Friedman hız kesmeden 1973’de diğer bir başyapıtını, sinema tarihinin belki de en önemli korku filmi olan ve türü tamamen değiştiren Exorcist’i çeker. William Peter Blatty’nin aynı adlı romanından uyarladığı film ön planda ruhu Şeytan tarafından ele geçirilen bir kızın içinden şeytanın çıkarılması sürecini anlatır ama arka planda yine 70ler Amerikası’nın parçalanan aile yapısı, inancın sorgulandığı, bilim ile batıl itikat arasındaki gerilimin modern dünyadaki konumu tartışan; 60ların radikalizmi ve 70lerin çürümüşlüğünden ve dekandalığından bıkan Amerikan toplumununun ağır ağır muhafazakarlığa doğru kayma eğilimlerinin Hollywood’daki ilk yansımalarından biri olarak da değerlendirilen sinema tarihinin dönüm noktalarından biri olarak kabul edilir. Dougles Kellner ve Michael Ryan, benim de kültürel çalışmalar ve sinema alanlarına hala başucu kitaplarım arasında yer alan anıtsal çalışmaları, Camera Politika: The Politics and Ideology of Contemporary Hollywood Film başlıklı yapıtlarında Exorcist’i muhafazakarlaşan Hollywood Tür Sineması’nın en tipik örneklerinden biri olarak nitelendirirler. Exorcist en iyi yönetmen ve en iyi film alanları da dahil olmak üzere 10 dalda Oscar Ödülleri’ne aday olur ve iki dalda da ödül heykelciğine uzanmayı başarır.

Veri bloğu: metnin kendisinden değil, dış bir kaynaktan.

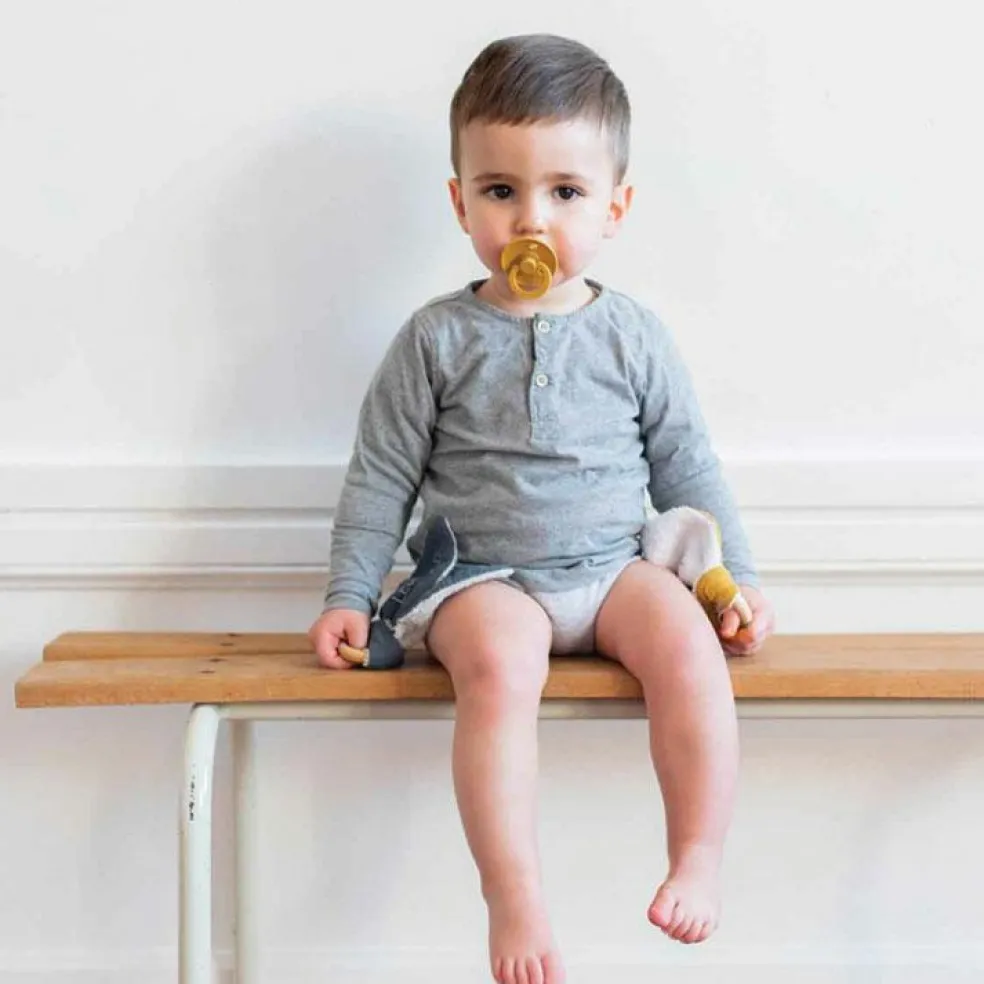 Anneau de dentition en bois Bleu pétrole (personnalisable)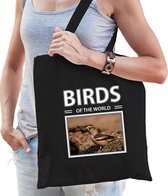 Dieren Appelvink vogel foto tas katoen volw + kind zwart - birds of the world - kado boodschappentas/ gymtas / sporttas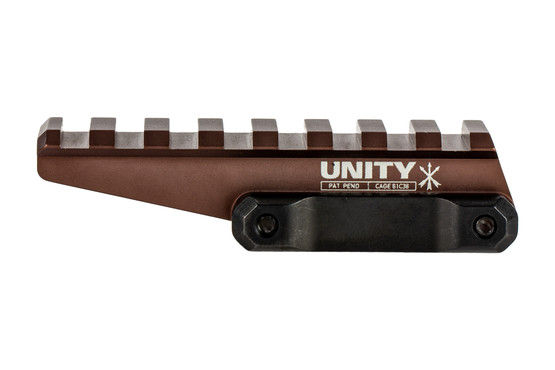 The Unity Tactical FAST FDE holographic sight riser is machined from aluminum and hardcoat anodized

Exorcist sonrasında Friedkin bir anda hız keser. Adeta tüm yaratıcılığını ve yönetmenlik dehasını iki başyapıt ile tüketmiş gibidir. 1977’de sinemaya adım atmasını sağlayan, esin kaynaklarından, Fransız Sineması’nın gerilim ustası Henri-George Clouzot’nun sinema tarihinin saklı mücevherlerinden biri olan 1953 tarihli Le Salaire de la peur yapıtının yeniden bir uyarlamasını yapar: Sorcerer. Friedkin filmin bir yeniden-çekim olduğunu kabul etmez; ona göre kendisininki Georges Arnaud’un 1950 tarihinde yayınlanan aynı adlı romanının yeni bir uyarlamasıdır. Film gösterime girdiğinde gişede büyük bir başarısızlık yaşar. Friedkin’in de kendisi dahil olmak üzere bazı eleştirmenler bu başarısızlığın arkasında filim Star Wars ile aynı hafta gösterime sokulması olduğunu söyleseler de filmin yeniden değerlendirilip Friedkin Sineması’nda üst sıralar yükseltilmesi 2010’lu yılları bulur.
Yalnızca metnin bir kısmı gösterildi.